El problema de esta creencia es que “si un verdadero experto –alguien que ha estudiado un determinado asunto durante años e incluso décadas– pone en tela de juicio la opinión de esas personas, probablemente no cambiarán de postura”.
Weber lo ilustra con dos ejemplos. En 2005 y 2006, investigadores de la Universidad de Michigan mostraron que cuando a unas personas que están mal informadas sobre unos hechos les presentan una serie de noticias que corrigen esos hechos, muy pocos cambian de opinión. Las personas seleccionadas para el experimento tenían, en su mayoría, fuertes convicciones políticas.

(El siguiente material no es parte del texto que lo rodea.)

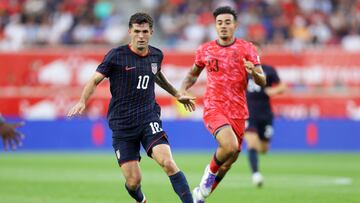 Estados Unidos se desploma en el ranking FIFA de septiembre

Más recientemente, la revista Pediatrics publicó un artículo con un experimento parecido: los investigadores reunieron a unos padres que no querían vacunar a sus hijos; tras mostrarles cuatro presentaciones con argumentos sobre los bajos riesgos de las vacunas y sus muchos beneficios, ninguno cambió su decisión.
Para Weber, parte de esta crisis de confianza en los expertos se explica por el uso partidista que en ocasiones se hace de ellos: “Todo el mundo intenta que sus expertos aparezcan en la televisión y en la prensa. Y las cadenas de televisión se nutren de expertos que resultan cuestionables, y que a veces son contratados más por su capacidad de entretener o por sus señas políticas que por sus credenciales”.
En este contexto, Weber encuentra saludable cierta prevención ante el primero que se presenta como experto. Pero al final, concluye, no nos queda más remedio que elegir entre tres opciones: “Podemos desconfiar cada vez más de los científicos, médicos, profesores, funcionarios, banqueros y otros expertos en sus ámbitos; o podemos encontrar una forma mejor de filtrar a los supuestos expertos que se dedican a desinformar; o podemos seguir despreciando a todos los expertos que no respalden lo que pensamos”.